TO BE DONE:
Rewrite all the records below as a numbered list with one line per entry, leaving out the blank lines. Leave the pictures out of your answer.

Dataset excerpt:
┌──
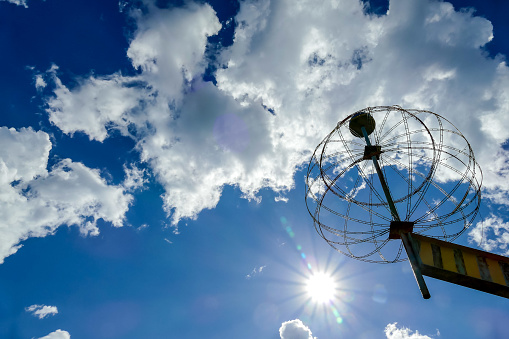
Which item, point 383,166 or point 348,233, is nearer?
point 348,233

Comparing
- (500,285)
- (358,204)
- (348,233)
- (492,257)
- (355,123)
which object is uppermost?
(355,123)

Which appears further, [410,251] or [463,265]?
[463,265]

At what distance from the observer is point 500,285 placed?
10.1 metres

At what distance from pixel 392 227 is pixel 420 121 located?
4327 millimetres

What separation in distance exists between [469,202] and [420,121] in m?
3.29

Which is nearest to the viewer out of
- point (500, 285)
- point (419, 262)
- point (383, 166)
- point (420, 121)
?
point (419, 262)

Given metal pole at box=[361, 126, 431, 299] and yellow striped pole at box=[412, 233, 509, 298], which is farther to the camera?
yellow striped pole at box=[412, 233, 509, 298]

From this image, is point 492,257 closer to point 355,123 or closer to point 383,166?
point 383,166

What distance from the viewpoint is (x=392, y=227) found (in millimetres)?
9586

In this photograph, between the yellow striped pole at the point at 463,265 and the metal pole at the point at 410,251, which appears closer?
the metal pole at the point at 410,251

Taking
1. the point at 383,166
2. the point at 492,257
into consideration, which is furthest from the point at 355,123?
the point at 492,257

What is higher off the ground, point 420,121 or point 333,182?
point 420,121

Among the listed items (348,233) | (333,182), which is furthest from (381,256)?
(333,182)

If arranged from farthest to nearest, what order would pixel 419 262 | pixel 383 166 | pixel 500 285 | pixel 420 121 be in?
pixel 383 166
pixel 420 121
pixel 500 285
pixel 419 262
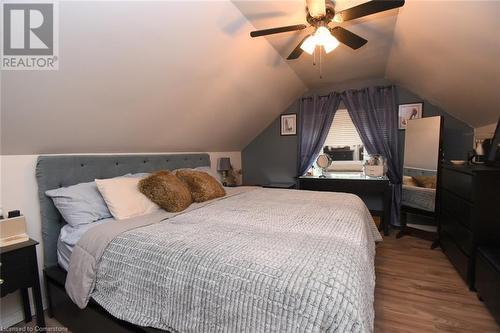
└──
COMPLETED EXERCISE:
1. Which item, point 383,166 or point 348,233, is nearer?
2. point 348,233
3. Comparing
4. - (500,285)
5. - (358,204)
6. - (348,233)
7. - (492,257)
8. - (355,123)
9. which object is uppermost?
10. (355,123)
11. Which appears further, [410,251] or [463,265]?
12. [463,265]
13. At what distance from the observer is point 500,285 placed?
14. 10.1 metres
15. At what distance from pixel 392 227 is pixel 420 121 located?
16. 4327 millimetres
17. What separation in distance exists between [469,202] and [420,121] in m?
18. 3.29
19. Which is nearest to the viewer out of
20. - point (500, 285)
21. - point (419, 262)
22. - point (383, 166)
23. - point (420, 121)
24. ?
25. point (419, 262)
26. Given metal pole at box=[361, 126, 431, 299] and yellow striped pole at box=[412, 233, 509, 298], which is farther to the camera?
27. yellow striped pole at box=[412, 233, 509, 298]
28. From this image, is point 492,257 closer to point 355,123 or closer to point 383,166?
29. point 383,166
30. What distance from the viewpoint is (x=392, y=227) found (in millimetres)?
31. 9586
32. In this photograph, between the yellow striped pole at the point at 463,265 and the metal pole at the point at 410,251, which appears closer?
33. the metal pole at the point at 410,251
34. Taking
35. 1. the point at 383,166
36. 2. the point at 492,257
37. into consideration, which is furthest from the point at 355,123?
38. the point at 492,257
39. What is higher off the ground, point 420,121 or point 333,182?
40. point 420,121
41. Among the listed items (348,233) | (333,182), which is furthest from (381,256)?
42. (333,182)
43. If arranged from farthest to nearest, what order would pixel 419 262 | pixel 383 166 | pixel 500 285 | pixel 420 121 be in?
44. pixel 383 166
45. pixel 420 121
46. pixel 500 285
47. pixel 419 262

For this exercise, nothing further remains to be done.